Long before the first white Pilgrim set foot on America’s shores on November 11, 1620, black muslim cities on North Africa’s Barbary Coast –including Tunis, Tripoli, Algiers, Salé — made fortunes through piracy, kidnapping entire European coastal towns, enslaving thousands of their inhabitants and holding them for ransom. 166 years later, in 1786, they were still at it, now enslaving citizens of the nascent American republic. How did they justify this anti-social behavior? As Thomas Jefferson and John Adams then reported to Congress:
“It was written in their Koran, that all nations which had not acknowledged the Prophet were sinners, whom it was the right and duty of the faithful to plunder and enslave . . .”
The more things change, the more they stay the same. Few modern Americans realize that America’s war on global terror began in earnest over two hundred years ago, in March 1794, when Congress authorized the construction of six naval frigates including the United States, the Constellation, and the Constitution. These ships were built specifically to war against the chief Islamic terrorists of the age, the so-called Barbary Pirates who were then in the habit of kidnapping and enslaving white Americans and demanding ransom for them from the U.S. government. The U.S. Navy was born to fight Islamic slave-trader terrorists. Think about it.
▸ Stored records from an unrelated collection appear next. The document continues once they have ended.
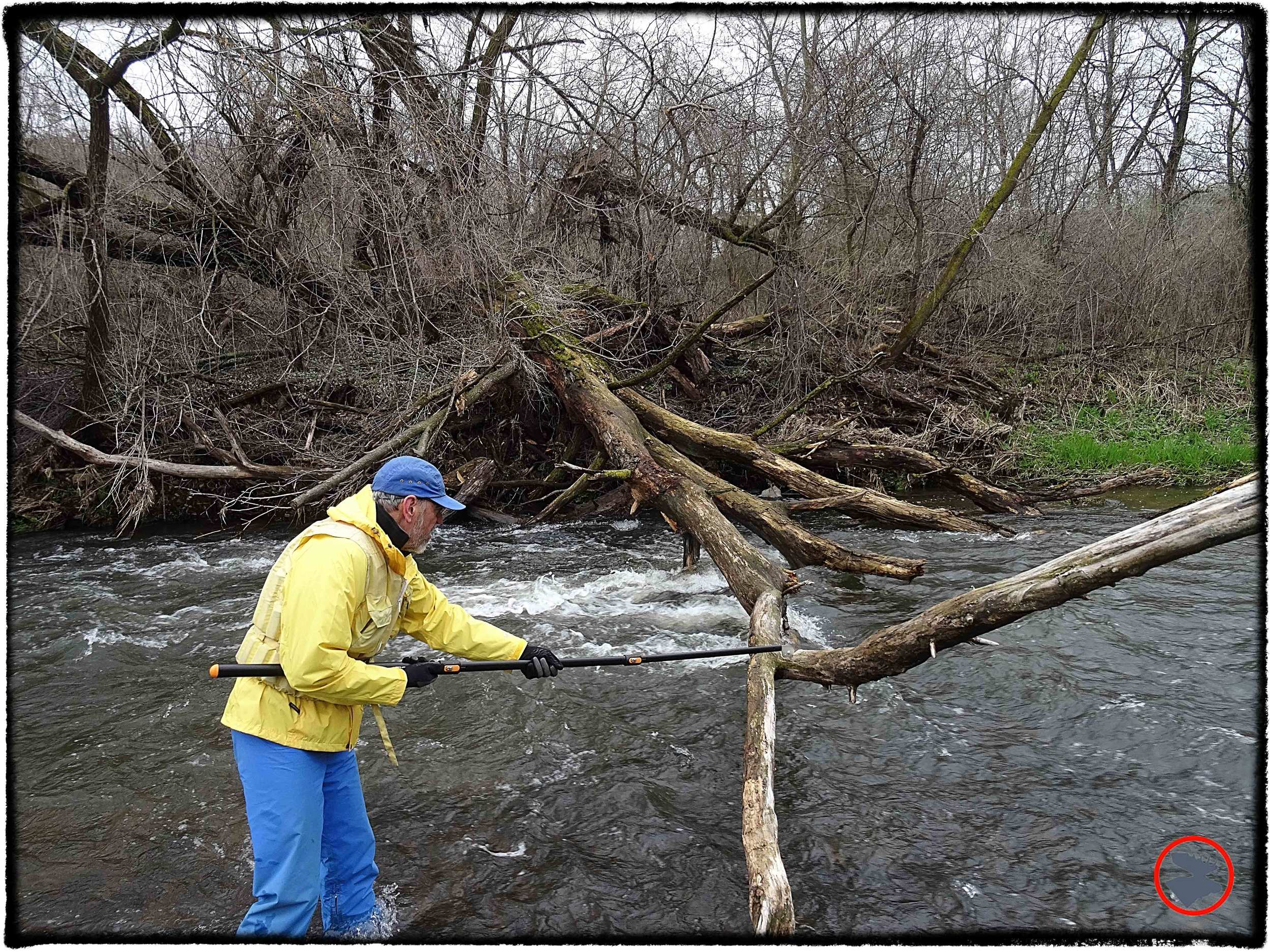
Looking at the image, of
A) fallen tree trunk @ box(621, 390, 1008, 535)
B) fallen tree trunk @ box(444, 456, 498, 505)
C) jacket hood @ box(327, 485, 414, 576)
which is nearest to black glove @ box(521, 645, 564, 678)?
jacket hood @ box(327, 485, 414, 576)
By 1815, U.S. marines carried aboard these vessels had put the superficially religious slave-trading mullahs in their place. But not for the last time. As John Philpot Curran famously said, in 1790, “The condition upon which God hath given liberty to man is eternal vigilance; which condition if he break, servitude is at once the consequence of his crime and the punishment of his guilt.”
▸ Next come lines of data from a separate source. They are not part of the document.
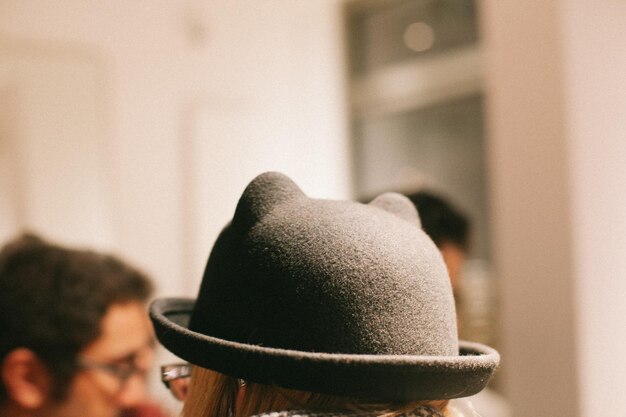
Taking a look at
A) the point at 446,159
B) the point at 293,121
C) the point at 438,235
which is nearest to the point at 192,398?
the point at 438,235

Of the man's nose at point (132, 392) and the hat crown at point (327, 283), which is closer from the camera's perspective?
the hat crown at point (327, 283)

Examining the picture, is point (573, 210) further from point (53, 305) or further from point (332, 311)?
point (53, 305)

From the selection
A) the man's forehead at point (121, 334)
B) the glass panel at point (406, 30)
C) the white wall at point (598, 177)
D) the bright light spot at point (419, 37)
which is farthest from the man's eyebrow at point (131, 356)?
the bright light spot at point (419, 37)

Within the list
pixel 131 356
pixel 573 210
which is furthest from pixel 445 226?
pixel 131 356

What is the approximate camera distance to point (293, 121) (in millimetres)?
3109

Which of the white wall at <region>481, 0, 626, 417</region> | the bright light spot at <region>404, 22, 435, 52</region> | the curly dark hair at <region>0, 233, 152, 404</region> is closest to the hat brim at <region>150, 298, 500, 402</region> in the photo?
the white wall at <region>481, 0, 626, 417</region>

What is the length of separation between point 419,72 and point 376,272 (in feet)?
9.59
With few exceptions over the intervening 200 years, the U.S. Navy and its sister armed forces have remained vigilant, ready and willing to defend American liberty. Today, while they are still willing, readiness has become a growing issue because of the constant demands on men and materiel over the past twenty years.
Yet, if we’ve learned nothing else about the world over the past two centuries, it should be that the Barbary Pirates are not going away. And with cash-rich China and Russia resurgent, the foreign policy stakes have never been higher. It’s high time to rebuild not just the Navy, but the entire U.S. military. The current edition of National Journal provides important insights into this serious challenge to American liberty.
Here’s a teaser:
Since 1991, the United States has been the world’s sole superpower. Now, 17 years later, the armed forces that underwrite that status have begun to fray. Nowhere are the limits of the U.S. military more evident than on the ground in Iraq, and so Congress and the media have focused their attention on the stretched ground forces of the Army and Marine Corps. U.S. control of the seas and skies is something that the public and policy makers tend to assume, as they have since the fall of the Soviet Union. But on the sea and in the air, America has coasted for two decades on investments made in the 1980s. Now, after a generation of heavy use around the globe, from Somalia and the Balkans in the 1990s to Afghanistan and Iraq today, hardware bought during the Reagan buildup is simply wearing out. . . .
Click on the coverpage graphic above for full text.
HT: Chris “Ox” Harmer, CDN U.S. Navy

{ 2 comments… read them below or add one }
April38 03.19.08 at 7:10 pm
Slavery under Islam isn’t over yet, from Africa east to Pakistan, and probably beyond. It is ongoing, since the earliest history of Islam. Many of the slaves that came to the US of A came via Muslim slave traders, black or Arabic. Entire villages of non-Muslim Africans were rounded up and sold wherever,
including to slave ships bound for the Atlantic coast. Your readers can google a wide range of info on this by entering (Islam + slave trade + today).
J.M. Brown 03.19.08 at 7:18 pm
How does this relate to the election, someone may wonder? The answer is that there will be no satisfactory answer from any candidate still on the ballot except from John McCain. Either in terms of our liberty or rebuilding the military.